La mentira de Jacob es un acto de una deshonestidad tan profunda que el texto sagrado parece susurrar de vergüenza. El viejo Isaac, incapaz de ver, confía en el oído y en el tacto, y es engañado. La traición es completa. Pero la tragedia se manifiesta en la reacción de Esaú. Cuando regresa del campo, cansado y hambriento, y descubre que su hermano le ha robado la bendición, el texto bíblico describe un grito que resuena a través de las edades, un grito que es una mezcla de furia, desesperación y un dolor incomprensible. Fue un grito de amargura, un estallido de ira y un lamento de humillación. Su grito es un testimonio del poder destructivo de la mentira. La traición de una palabra, el engaño en la comunicación, había erosionado los cimientos de su relación familiar, llevándolos a una hostilidad que duró por generaciones.

La historia de Esaú es un espejo sombrío. Nos muestra que las mentiras, la ira, los gritos, las palabras hirientes, no son meros errores de la comunicación. Son actos de traición. Son las fuerzas que corroen el lazo de la confianza. La comunicación en la familia no es un simple intercambio de información; es una herramienta para construir, para sanar, para edificar y para sostener. Es el arte de la edificación, no de la destrucción. La lección de Esaú nos advierte que la deshonestidad y la traición verbal erosionan los cimientos de cualquier relación, dejando un legado de dolor y de distancia.

Por lo tanto, el llamado final es un llamado al alma.

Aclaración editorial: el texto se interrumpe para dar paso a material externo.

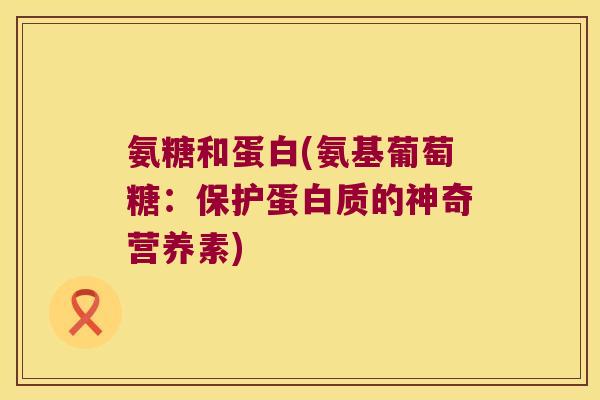 氨糖和蛋白(氨基葡萄糖：保护蛋白质的神奇营养素)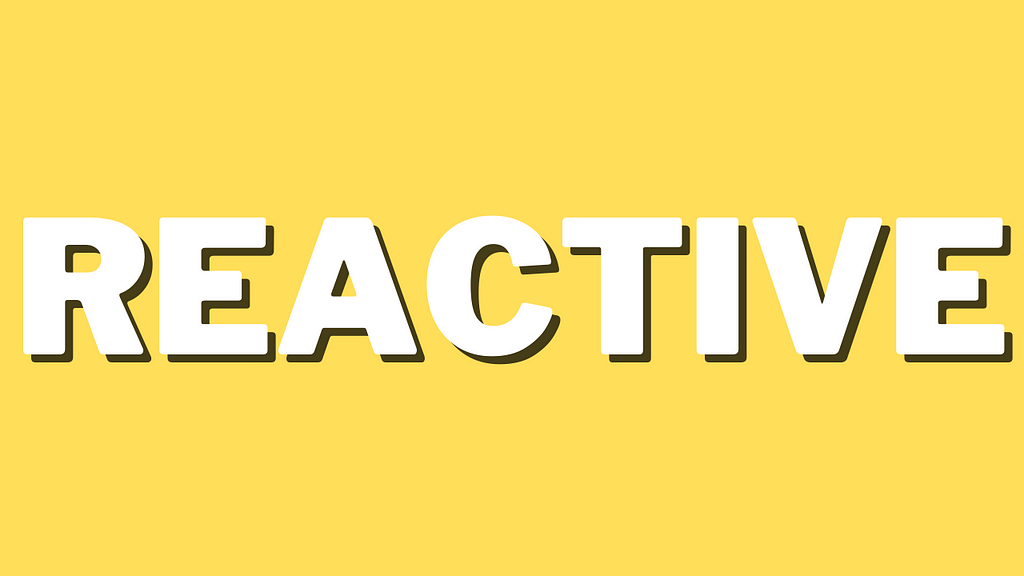 reactive programming, what is reactive
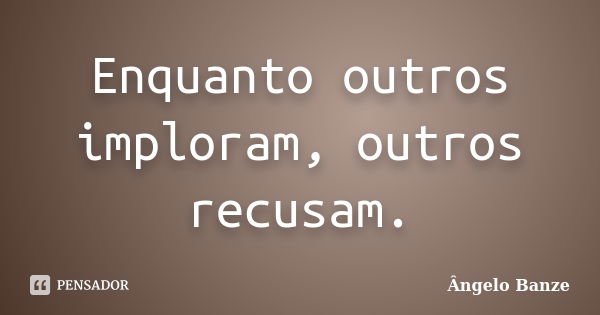 Enquanto outros imploram, outros recusam.... Frase de Ângelo Banze.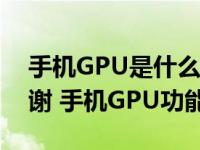手机GPU是什么请高手指教一下谢谢谢谢谢谢 手机GPU功能详解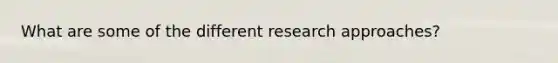 What are some of the different research approaches?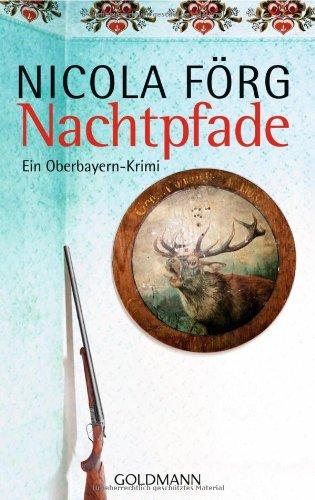 Nachtpfade - Ein Oberbayern-Krimi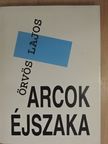 Örvös Lajos - Arcok éjszaka (dedikált példány) [antikvár]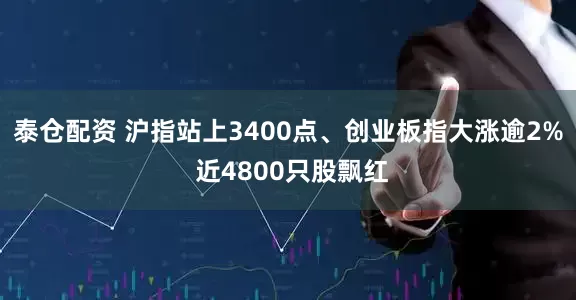 泰仓配资 沪指站上3400点、创业板指大涨逾2% 近4800只股飘红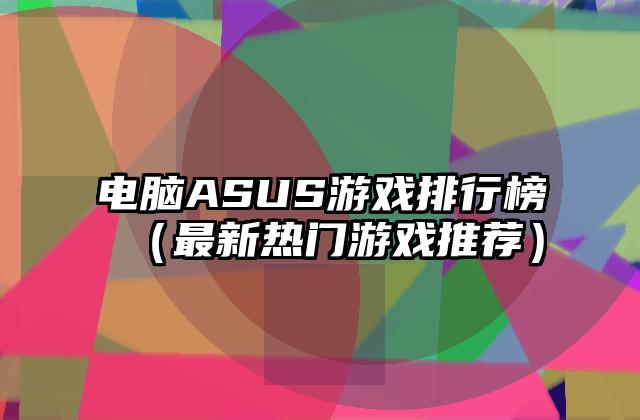 电脑ASUS游戏排行榜（最新热门游戏推荐）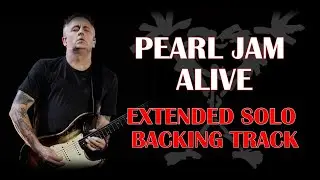 Pearl Jam Alive Guitar Backing Track - Solo Only - Extended Version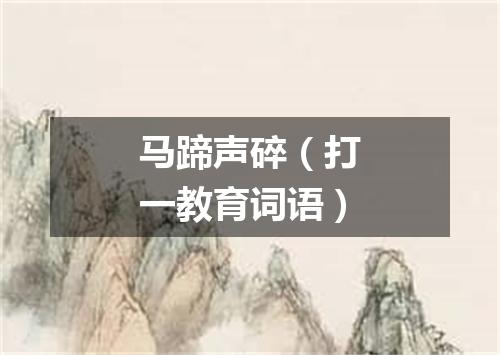 马蹄声碎（打一教育词语）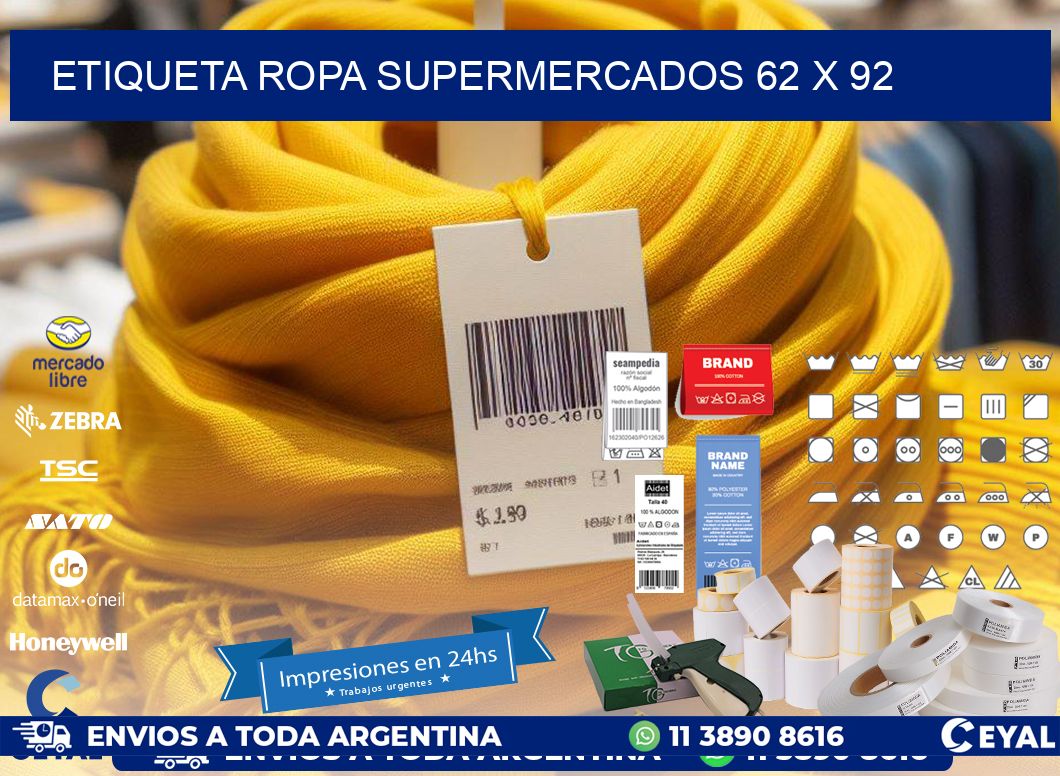 ETIQUETA ROPA SUPERMERCADOS 62 x 92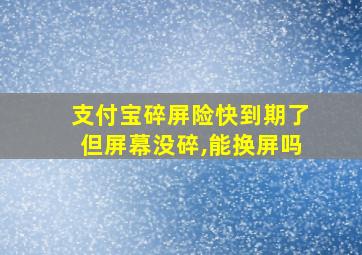 支付宝碎屏险快到期了但屏幕没碎,能换屏吗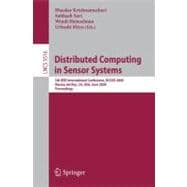 Distributed Computing in Sensor Systems : 5th IEEE International Conference, DCOSS 2009, Marina del Rey, CA, USA, June 8-10, 2009, Proceedings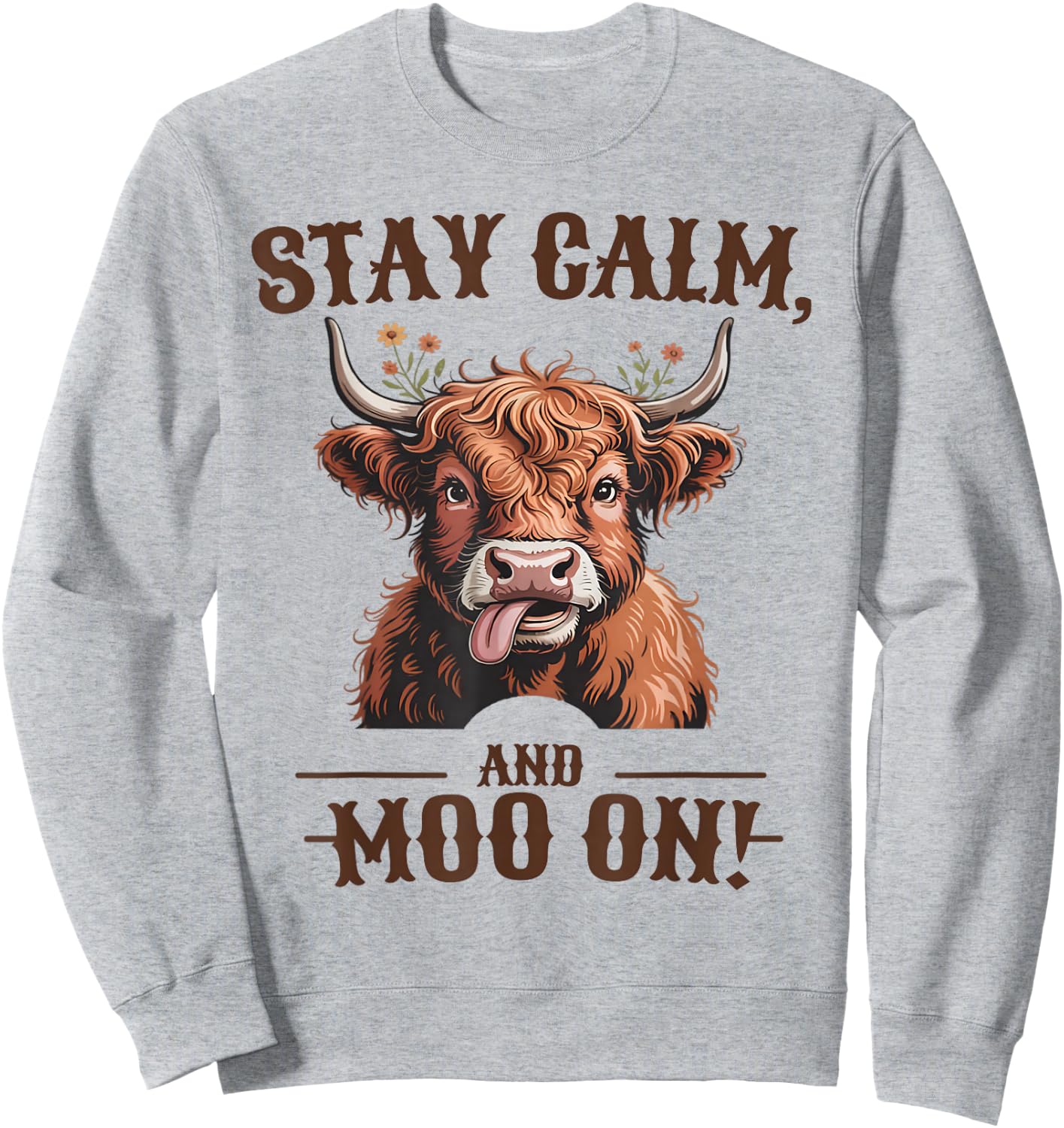 Stay Calm and Moo On Highland Cow Sweatshirt - Sweatshirt | Ash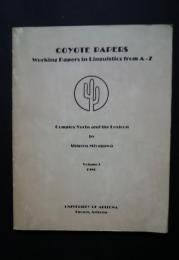 Complex Verbs and the Lexicon:Coyote papers Vol.1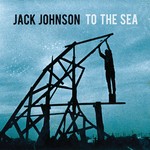 cover: Jack Johnson - To The Sea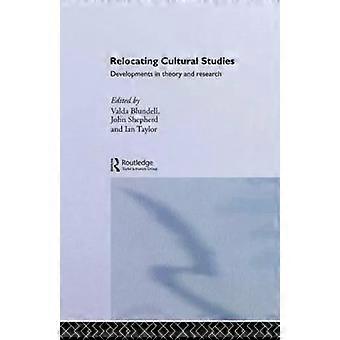 Relocating Cultural Studies Developments In Theory And Research - Taylor & Francis Ltd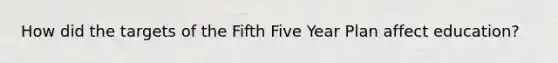 How did the targets of the Fifth Five Year Plan affect education?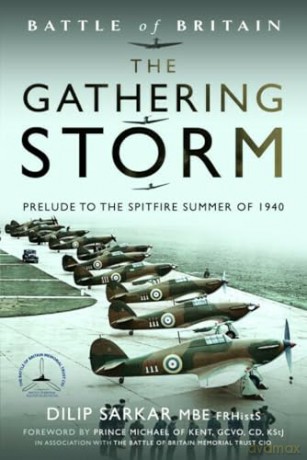 Battle of Britain The Gathering Storm: Prelude to the Spitfire Summer of 1940 - Dilip Sarkar MBE FRHistS FRAeS [KSIĄŻKA]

Es un llamado a la responsabilidad por cada palabra que pronunciamos. Es un llamado a ser arquitectos de la paz, a ser constructores de puentes, a ser jardineros de la verdad. Que nuestras palabras sean semillas de vida, y no piedras de tropiezo. Que en nuestros hogares, la voz de la honestidad resuene más fuerte que la mentira, la palabra de gracia más fuerte que la crítica, y el susurro del amor más fuerte que el rugido de la ira. Es en este compromiso sagrado que encontramos no solo la promesa de un futuro mejor, sino la posibilidad de una familia que, como la visión de W.E. Gladstone, se alce con la grandeza forjada por la sabiduría de la Biblia.